* _What is being asked_
Search the entries below for the word "vote" and copy every line where it appears.

* _Provided records_

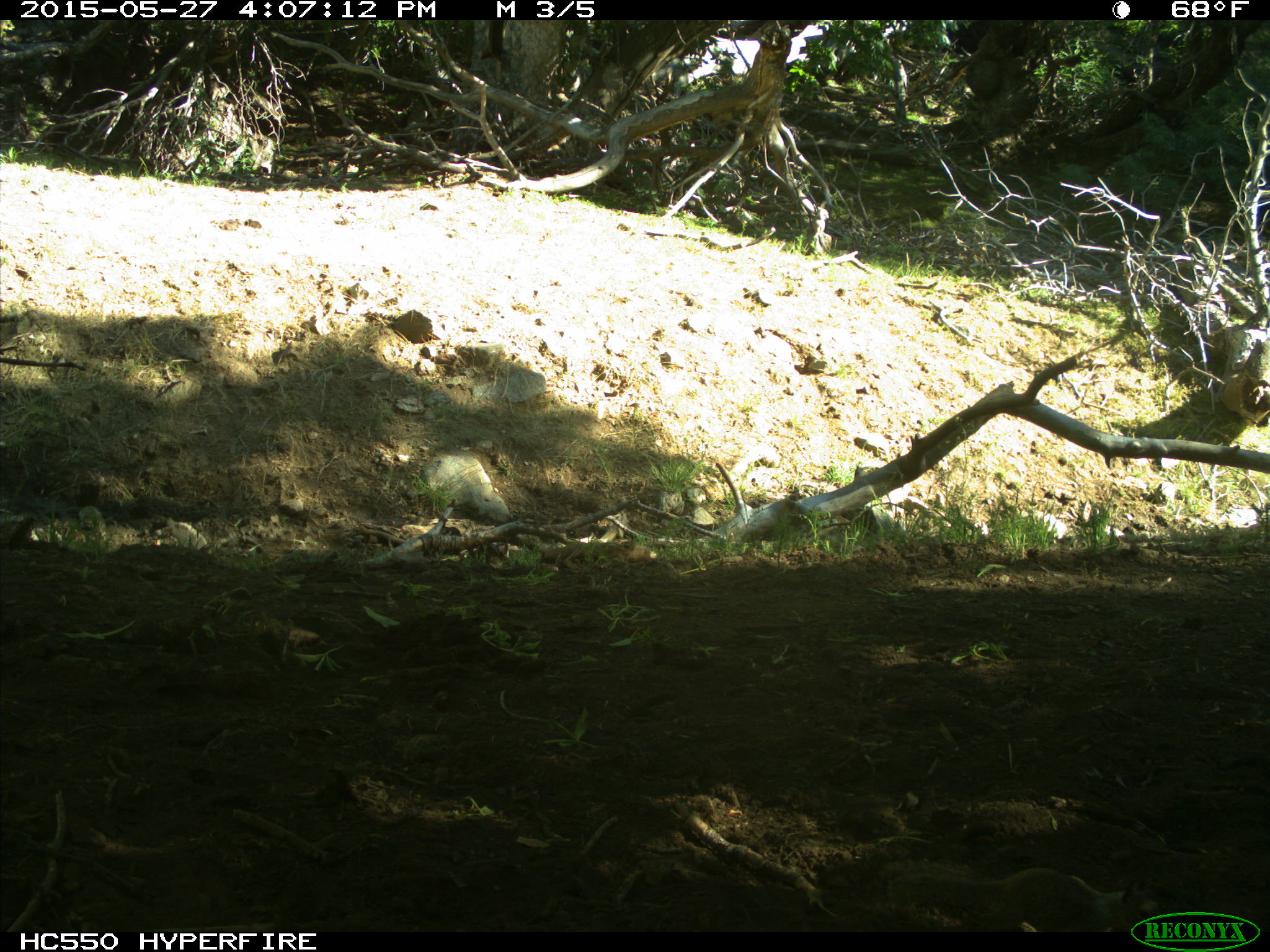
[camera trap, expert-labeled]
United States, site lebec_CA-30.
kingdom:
--
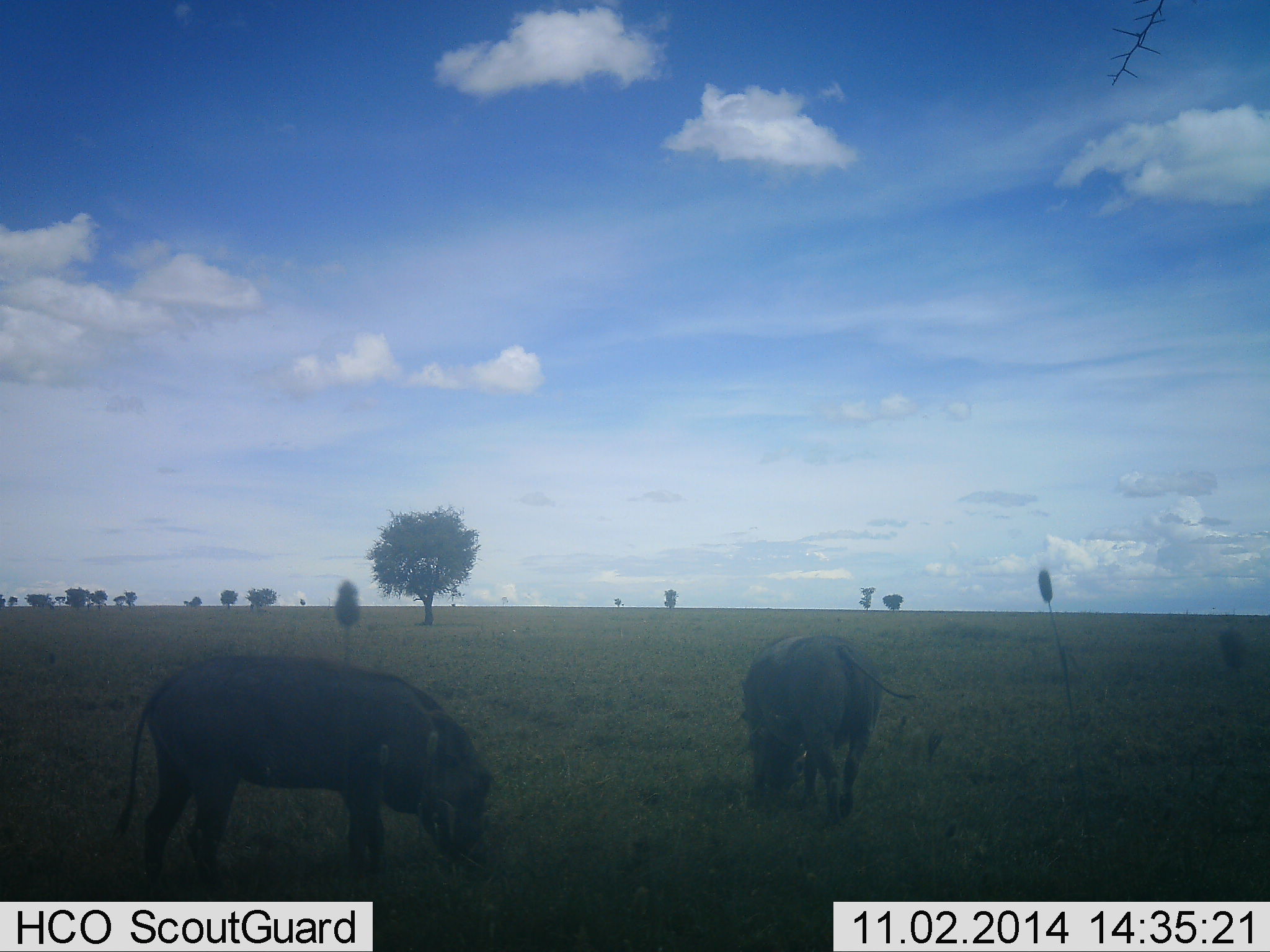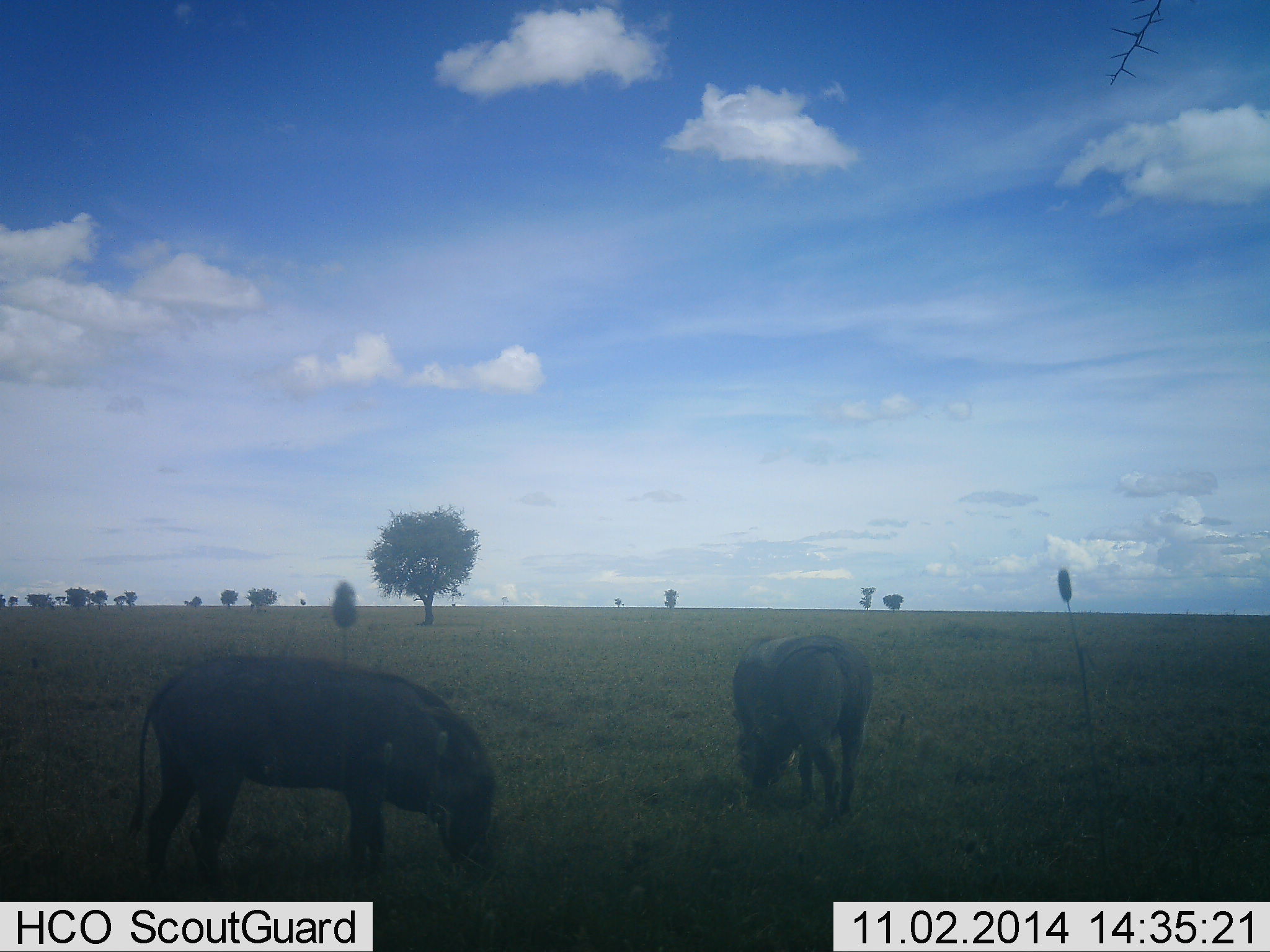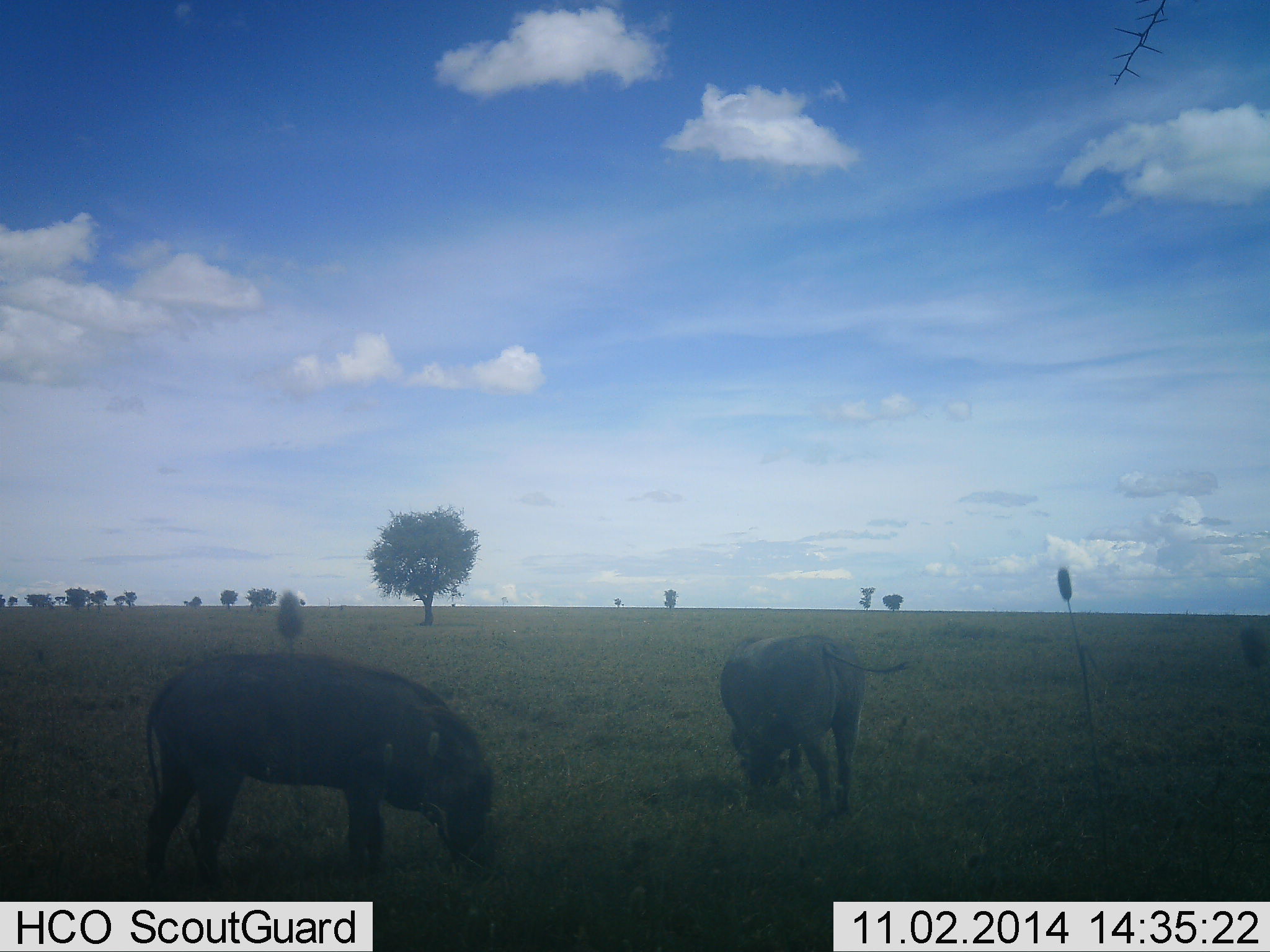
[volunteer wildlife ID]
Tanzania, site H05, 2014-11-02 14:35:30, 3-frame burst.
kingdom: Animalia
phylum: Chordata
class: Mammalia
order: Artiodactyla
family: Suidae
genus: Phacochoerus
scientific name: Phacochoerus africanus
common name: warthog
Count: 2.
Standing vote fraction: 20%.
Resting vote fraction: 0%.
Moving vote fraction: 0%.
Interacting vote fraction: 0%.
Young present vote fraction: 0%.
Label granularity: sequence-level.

* _Answer for this exercise_
Standing vote fraction: 20%.
Resting vote fraction: 0%.
Moving vote fraction: 0%.
Interacting vote fraction: 0%.
Young present vote fraction: 0%.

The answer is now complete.